• Aufgaben zur Übung:
a) Erläutern Sie anhand des Berichts über die Voruntersuchungen im Fall Eichmann in ein bis drei Sätzen, weshalb der Kommandant von Paris forderte, Professor Weiß und seine Frau nicht in den Osten zu deportieren.
b) Kopieren Sie aus dem Bericht über die Voruntersuchungen im Fall Eichmann wortgetreu alles von „Wir hatten während“ bis hinunter zu „ohne jede Ausnah­me!“.
c) Schreiben Sie den Bericht über die Voruntersuchungen im Fall Eichmann im Anschluss an seinen letzten Satz weiter.

• Untersuchter Text:
------------------------------
Wir hatten während der Voruntersuchungen auch Dokumente, aus denen hervorgeht, dass es immer wieder mal einen Versuch gab, bei irgendeiner jüdischen Familie oder einer Persönlichkeit eine Ausnahme zu machen. Und das wurde bei Eichmann vorgebracht. Die ­Polizisten brachten mir dann solche Eingaben, die bei Eichmann eingereicht wurden. Aber es kam immer alles chronologisch. Es waren hunderte, tausende Dokumente dazwischen. Das war dann simultan aus Frankreich, aus Holland, aus der Slowakei … das waren Versuche, irgendjemanden zu retten. Da hatte ich nachts geträumt, dass mal irgendeiner, irgendeine Familie gerettet worden ist. Aber wenn ich dann die Antworten von Eichmann vorgelegt bekam, das endete immer fatal, ohne jede Ausnah­me!
Der Polizeioffizier, der für Frankreich zuständig war, brachte mir einmal eine Depesche, von einem deutschen General der Wehrmacht, dem Kommandanten von Paris. Der schrieb an Eichmann: Es gibt einen jüdischen Professor Weiß, ein Experte für Radar. Der hat einige Entdeckungen gemacht und einige Patente über Radarinstrumente. Das ist von besonderer Bedeutung für die deutsche Wehrmacht, schrieb dieser General, wir wollen diesen Mann verhören und das mit unseren Untersuchungen vergleichen. Und deswegen verlangte der General, dass dieser Jude Weiß und seine Frau nicht in den Osten deportiert werden. Das sei wichtig.
------------------------------
• Bereitgestelltes Material:

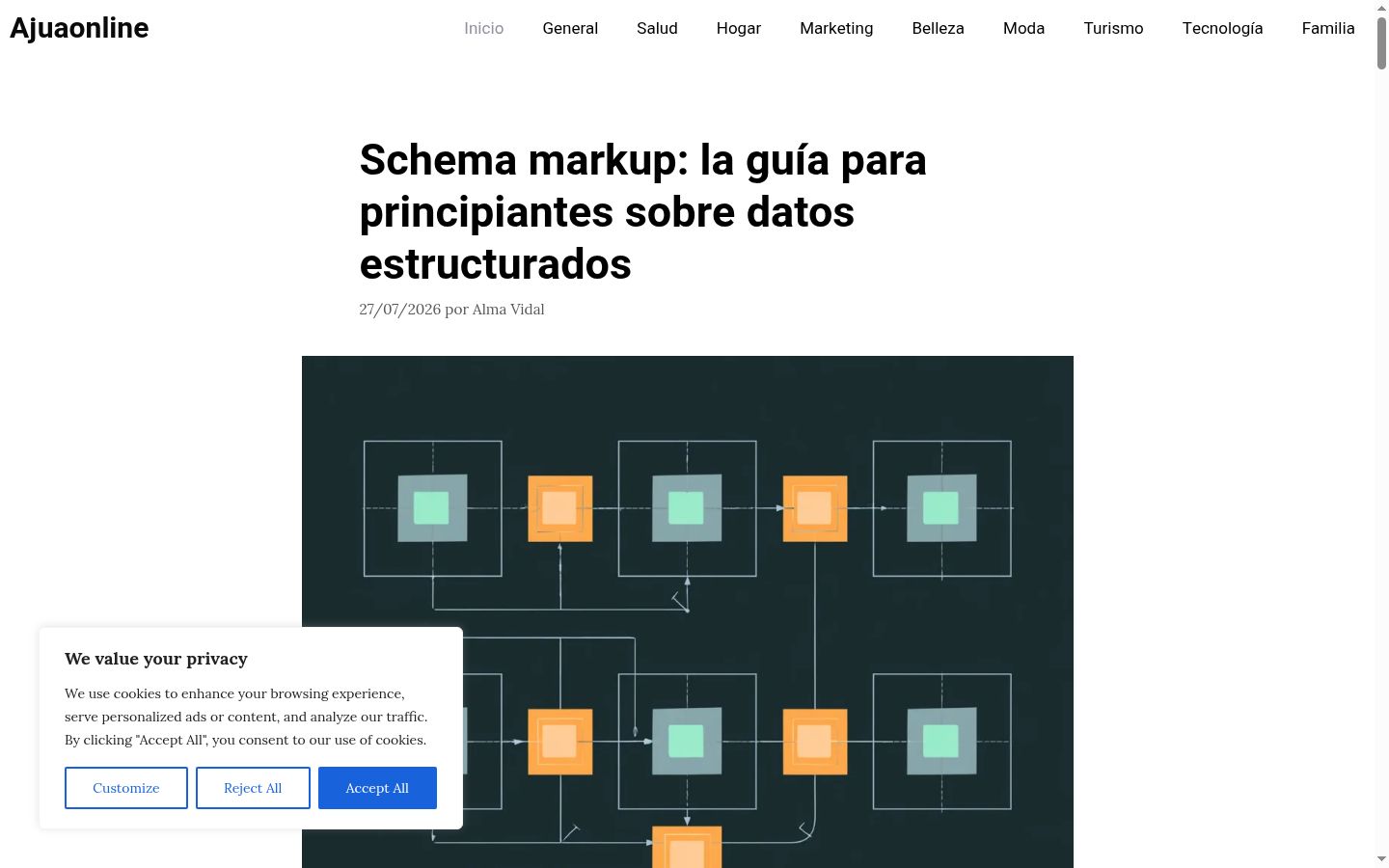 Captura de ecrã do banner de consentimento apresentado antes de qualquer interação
------------------------------
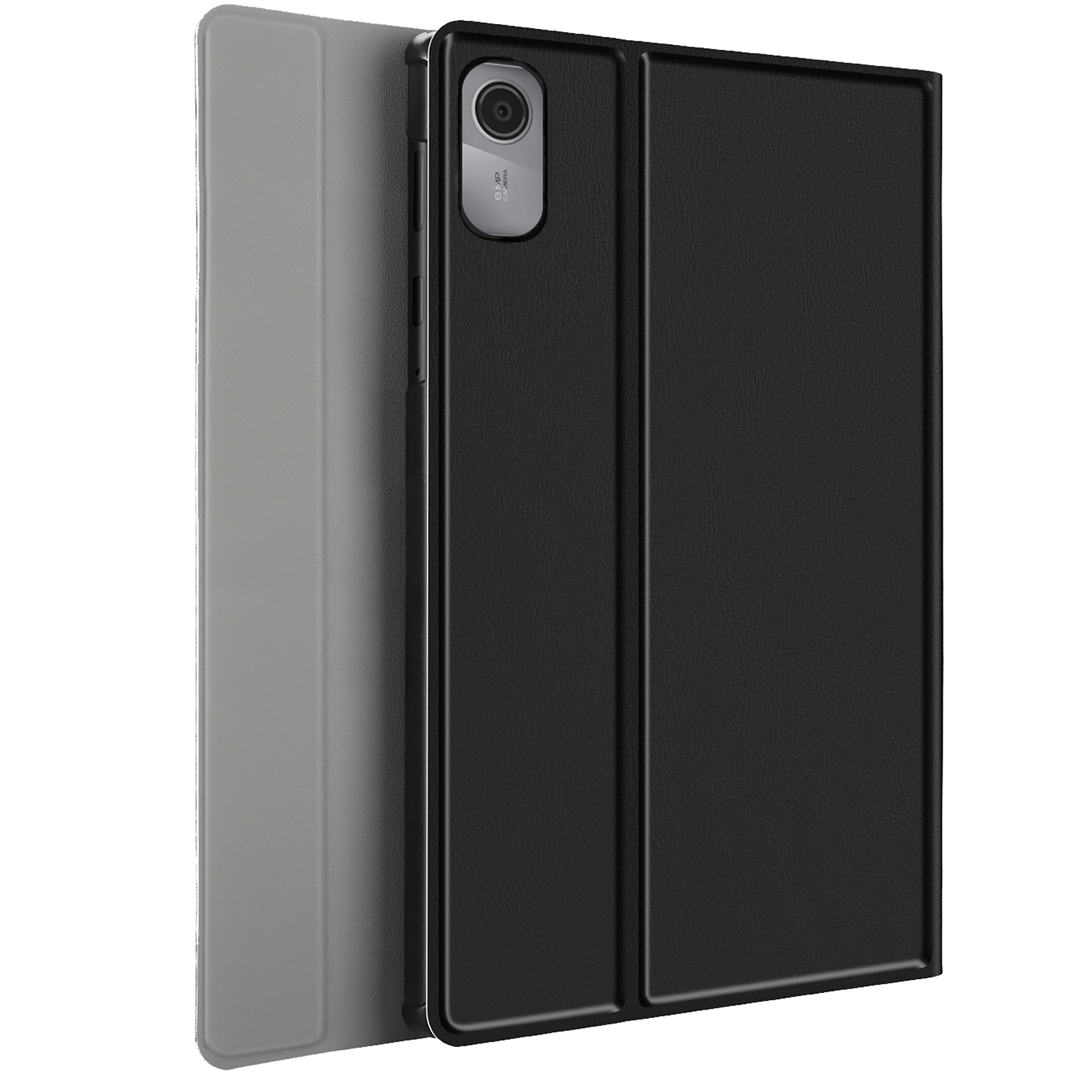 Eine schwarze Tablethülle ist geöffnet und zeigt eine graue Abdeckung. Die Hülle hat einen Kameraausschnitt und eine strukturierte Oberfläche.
------------------------------
• Erwartete Lösungen:
a) Professor Weiß war Radarexperte. Er hatte Entdeckungen gemacht und besaß Patente über Radarinstrumente, was der General als besonders bedeutsam für die deutsche Wehrmacht ansah. Man wollte ihn verhören und seine Erkenntnisse mit den eigenen Untersuchungen vergleichen.

b)
Wir hatten während der Voruntersuchungen auch Dokumente, aus denen hervorgeht, dass es immer wieder mal einen Versuch gab, bei irgendeiner jüdischen Familie oder einer Persönlichkeit eine Ausnahme zu machen. Und das wurde bei Eichmann vorgebracht. Die ­Polizisten brachten mir dann solche Eingaben, die bei Eichmann eingereicht wurden. Aber es kam immer alles chronologisch. Es waren hunderte, tausende Dokumente dazwischen. Das war dann simultan aus Frankreich, aus Holland, aus der Slowakei … das waren Versuche, irgendjemanden zu retten. Da hatte ich nachts geträumt, dass mal irgendeiner, irgendeine Familie gerettet worden ist. Aber wenn ich dann die Antworten von Eichmann vorgelegt bekam, das endete immer fatal, ohne jede Ausnah­me!

c)
Da habe ich bei mir gedacht, mitten im Krieg, eine jüdische Persönlichkeit, ein Radarexperte, über den ein General der Wehrmacht schreibt, dass man ihn gebrauchen kann, da kann Eichmann doch gar nicht anders als bei dem eine Ausnahme zu machen.
Nach ein paar Tagen dann die Antwort von Eichmann: Aus prinzipiellen Erwägungen kann ich unmöglich einwilligen. Wieder ein paar Tage später eine Notiz, aus der hervorgeht, dass der deutsche General bei Eichmann angerufen hat: Wie können Sie es wagen, meiner Forderung nicht nachzugeben! Ich bin General der Wehrmacht. Die Antwort von Eichmann: Und ich bin Obersturmbannführer der SS, und es interessiert mich nicht, was der Jude über Radar weiß. Wieder ein paar Tage später ein Brief von Eichmann an den General: Ich habe diese Sache noch weiter untersucht und festgestellt, dass die deutsche Armee die Patente von diesem Juden Weiß schon übernommen hat. Deswegen sehe ich keinen Grund, die Deportation von diesem Juden Weiß auch nur einen Tag weiter zu verschieben. Daneben die Notiz, dass es ausgeführt wurde. Im Prozess unterstand mir die Beweisvorlage zu Frankreich, da habe ich diese Dokumente beim Gericht eingereicht.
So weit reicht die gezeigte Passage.